> _Consegna_:
Prosegui l'articolo qui sotto sullo sgombero di Morag nella Striscia di Gaza, cominciando subito dopo la sua ultima frase.
***** Testo di studio
LA STAMPA di giovedì 18 agosto 2005 pubblica apagina 5 un articolo di Fiamma Nirenstein che riportiamo:
La Striscia di Gaza agonizza, ma la sua sorte sembra segnata da una pietosa accelerazione, dalla consolazione di un pianto dirotto e senza remore, mentre la temperatura scende di qualche grado e il vento sbatte palme e bouganvillee. Due terzi degli abitanti sono già usciti per sempre, con o senza le loro masserizie. È stato il giorno dell'abbraccio di due sofferenze, quella dei soldati che sradicavano e quella della gente sradicata, il giorno in cui si è visto che laicità e religione, sinistra e destra, possono ancora incontrarsi se sanno piangere insieme. È stato Morag il primo insediamento a essere sgomberato. L'ultimatum scade a mezzanotte, nessuno dorme. Chi prega, chi impacchetta, chi dice addio, chi discute in gruppo le ultime disposizioni, chi canta con la chitarra in mano.
Alla mattina presto sulla strada che unisce come un istmo il villaggio di 38 famiglie alla Strisci, a marcia una testuggine di soldati e poliziotti. Da tutte e due le parti si vedono le case palestinesi di Khan Yunes, a destra in fondo l’Egitto. I carri armati israeliani si aggirano fuori dal villaggio come rinoceronti; non si vedono, ma si sentono i rumori delle loro manovre. I poliziotti hanno berretti azzurri, niente armi, il casco in mano. Quando sono in vista scatta il piano di difesa degli abitanti rimasti dopo che martedì un terzo delle famiglie ha salutato l'insediamento con una cerimonia da naufraghi. Scattano i ragazzi infiltrati che dormivano nella sinagoga: corrono ai posti di combattimento, molti salgono sui tetti. In un momento è pronta una barriera di mattoni coperta di frasche e si leva il fumo puzzolente dei copertoni. Parentesi tragicomica: un uomo si affaccia e urla ai ragazzi una frase normale ma che qui suona anacronistica: «Come vi permettete, questa è casa mia, ci sono dei bambini». Spesso in questi giorni gli abitanti si sono trovati in contrasto con l'estremismo giovanile dei gruppi che dormono nelle tende.
**********
***** Dati forniti
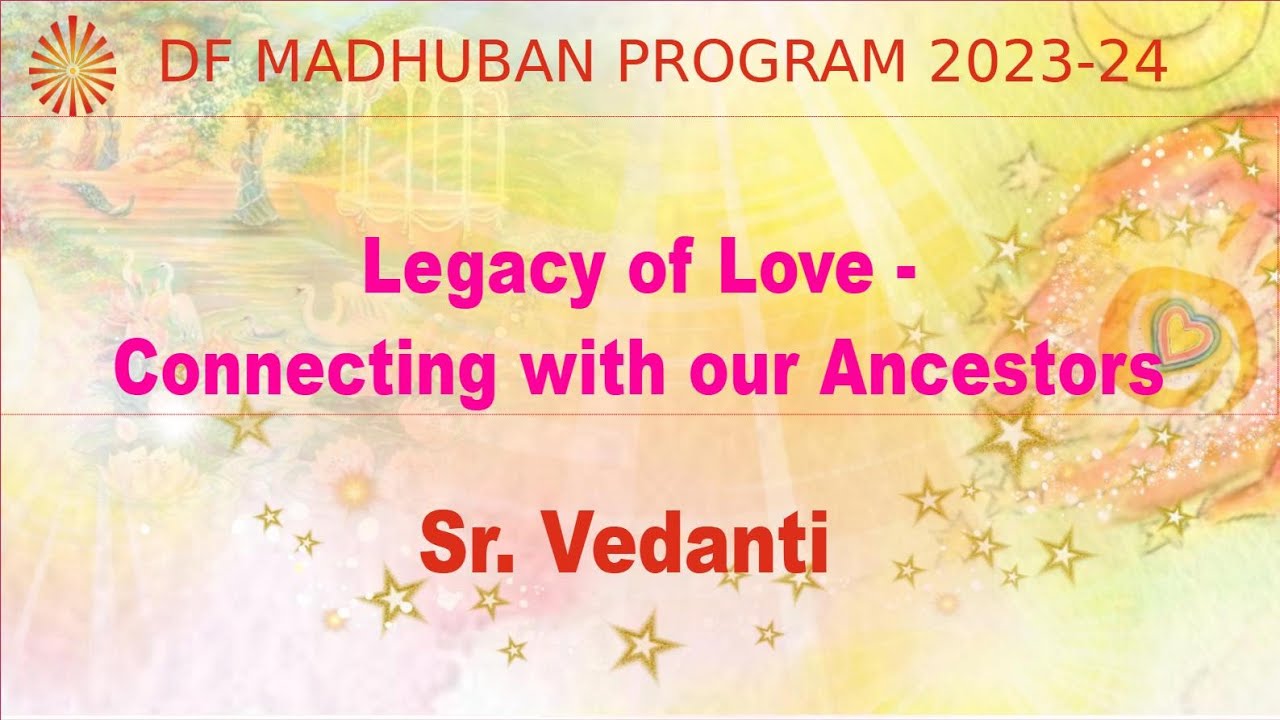 DF MADHUBAN PROGRAM 2023-24

Legacy of Love - Connecting with our Ancestors

Sr. Vedanti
**********
> _Risposta_:
I soldati hanno ricevuto informazioni preoccupanti sulla possibilità che gruppi di Hamas siano appostati nelle case in vista della strada, bloccata dai giovani e piena di gente. Devono sbloccare la situazione in fretta e ci riescono. Le donne gridano: «Soldato disubbidisci, non ti vergogni, vigliacco, un ebreo non deporta un ebreo». Sono gli insulti e le invocazioni che i soldati hanno imparato a sopportare nel corso di esercitazioni realistiche fino al dramma. Entrano, comincia lo sgombero di un villaggio che vuole ancora far finta di essere vivo.
La prima grande difficoltà da affrontare, mentre si fanno scendere i giovani dai tetti e si prende posto sulla piazzetta di fronte alla sinagoga occupata, è il giardino d'infanzia: in una serie di vaschette verdi piene d'acqua sguazzano una decina di bambini di due o tre anni, paffuti e nudi. Un ufficiale minuto e biondo, Shai Gornisky chiede a un grosso settler con la barba nera: «Che cosa fate?». «La nostra vita normale, i bambini a quest'ora stanno all'asilo. È molto caldo no? Fanno il bagno». Ci vogliono un’infinita pazienza e molto tatto perché le maestre si decidano ad asciugare i bambini, poi le soldatesse li prendono in braccio, li coprono di complimenti, carezze e caramelle e li caricano sugli autobus con le loro famiglie. Ma l'uso dei bambini non è cosa da poco, la paura che capiti loro qualcosa è il peggior incubo dei soldati. A Neve Dekalim ieri un padre porgeva la sua bambina ai soldati gridando: «Ecco, deportatela, portatela via». A Morag un uomo con la barba rossa si staglia nel riquadro di una finestra, al secondo piano e, orrore, tiene proteso nell'aria un neonato. Parla ai soldati, ma non si capisce che cosa dice.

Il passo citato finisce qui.